I haven’t read the book, written by Philip Roth and published in 2004, but gather that the TV series, showing events through the eyes of a Jewish family in New Jersey, is based closely on it. It’s so scarily plausible, and the writing and the acting are so good. The kids are particularly good: it can’t be easy for children to act out such unpleasant scenarios. I’m not normally a fan of “alternative history” series, but this one’s well worth watching.
The idea is that Charles Lindbergh stands against FDR, on an America First message tied in with a message about staying out of the Second World War, and is duly elected president. And you can see exactly how that would have worked. Imagine the reaction now if it were announced that American or British or Australian or French troops were being sent to East Turkestan, or Rakhine province, or Yemen, or Syria. Yes, there are atrocities being carried out there, but no-one would want to see boots on the ground and Our Boys and Girls being killed there. OK, that’s not quite the same as the Nazis taking over most of Europe, but still. And this was very soon after the Great War, when so many lives were lost. A lot of people here backed appeasement in 1938. You can see how the anti-war message in America would have worked. Especially with a national hero like Lindbergh putting it across.
And, from there, Lindbergh says that America has to work with Nazi Germany. You know, a bit like we have to work with Saudi Arabia. OK, obviously I am not comparing Saudi Arabia to Nazi Germany, but it’s that same idea of “we’ve got to work” with a morally very questionable regime.
I’m not convinced that using real people in prominent roles in alternative historical universes is acceptable, I have to say. OK, I don’t suppose anyone’d mind that much if someone wrote about an alternative universe in which King Harold won the Battle of Hastings or Henry VIII stayed married to Catherine of Aragon, but four of Charles Lindbergh’s children are still living, and I don’t suppose they’re very happy about their father being portrayed like this. Both Charles and Anne Lindbergh are known to have had Nazi sympathies, but I don’t know if this is a step too far. It does make it seem all the more realistic, though.
And anti-Semitic incidents rise. We see it all through the eyes of the Levin family – mother, father, two sons, and a nephew who goes to Canada to enlist in the Canadian Army. The family’s been written so as to encompass a range of views, which again all comes across as being very realistic. Bess Levin wants to keep her head down and her family safe, and feels that the best option would be to leave for Canada, and let someone else put their head above the parapet. Herman Levin, however, wants to make a stand: he insists that he’s not submitting to the anti-Semitic policies of the new government, and that he’s not being driven out of his own country. Both characters are so convincing, and so easy to sympathise with – you can see where each of them is coming from. Philip, the sweet little younger son, just wants things to stay the way they are; but Sandy, the older son, is swept along with the views of creepy Rabbi Bengelsdorf.

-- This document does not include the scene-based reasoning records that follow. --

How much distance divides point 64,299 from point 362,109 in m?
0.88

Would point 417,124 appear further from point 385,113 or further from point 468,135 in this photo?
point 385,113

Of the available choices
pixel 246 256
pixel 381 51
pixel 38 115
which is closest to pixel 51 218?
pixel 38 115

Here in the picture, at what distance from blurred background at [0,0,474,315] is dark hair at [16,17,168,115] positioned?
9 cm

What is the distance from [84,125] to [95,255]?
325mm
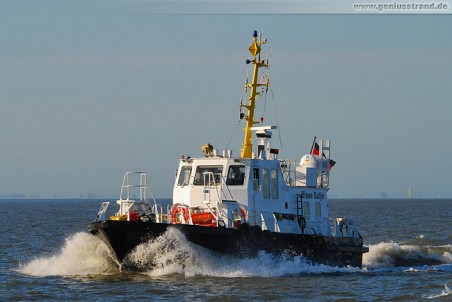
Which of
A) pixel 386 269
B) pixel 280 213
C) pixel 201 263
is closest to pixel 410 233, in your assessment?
pixel 386 269

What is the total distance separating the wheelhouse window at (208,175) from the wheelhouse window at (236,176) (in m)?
0.30

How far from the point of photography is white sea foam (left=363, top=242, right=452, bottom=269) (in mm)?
34344

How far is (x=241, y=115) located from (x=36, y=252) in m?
13.2

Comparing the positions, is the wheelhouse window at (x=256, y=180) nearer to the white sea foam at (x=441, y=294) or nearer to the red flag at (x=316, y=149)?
the red flag at (x=316, y=149)

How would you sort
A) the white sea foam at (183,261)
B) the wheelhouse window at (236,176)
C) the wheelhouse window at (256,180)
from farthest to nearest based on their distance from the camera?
the wheelhouse window at (256,180)
the wheelhouse window at (236,176)
the white sea foam at (183,261)

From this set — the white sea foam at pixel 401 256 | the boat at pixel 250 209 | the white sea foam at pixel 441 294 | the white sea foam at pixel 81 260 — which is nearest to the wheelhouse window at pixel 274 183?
the boat at pixel 250 209

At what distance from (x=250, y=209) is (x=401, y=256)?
1186cm

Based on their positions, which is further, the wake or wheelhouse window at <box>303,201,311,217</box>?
wheelhouse window at <box>303,201,311,217</box>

Rabbi Bengelsdorf is in some ways the most interesting character – the Jewish community leader who’s closely allied with Lindbergh, and keeps insisting that Lindbergh isn’t anti-Semitic, even though everyone else can see exactly what Lindbergh is. Rather like certain factions of the Labour Party under Jeremy Corbyn. Bess’s sister Evelyn becomes involved with, and eventually marries, him, and they end up attending a state dinner and ball for Joachim von Ribbentrop, where she actually dances with him. I could live without the faint suggestion that she’s so desperate to get a man that she’s going along with anything Bengelsdorf says, but maybe that’s not how it’s meant to come across.
I was originally assuming that Bengelsdorf was only interested in power and influence, and was saying whatever he thought the president wanted to hear, but it’s actually more complex than that. He does a lot of talking about the need to assimilate and how Jews shouldn’t all be living in closed communities – and the way he says it makes a lot of sense. And it’s exactly what was said in 19th and early 20th century Budapest and Vienna. I wish that that comparison’d been made, but I think it was a case of American writers only looking at America. Instead, a big deal was made of the fact that Bengelsdorf was from South Carolina and his ancestors fought for the Confederacy. I really could have done without that. Can we all get past this making a big deal of the fact that there were prominent Jews in the antebellum South, please? See Song of Slaves in the Desert .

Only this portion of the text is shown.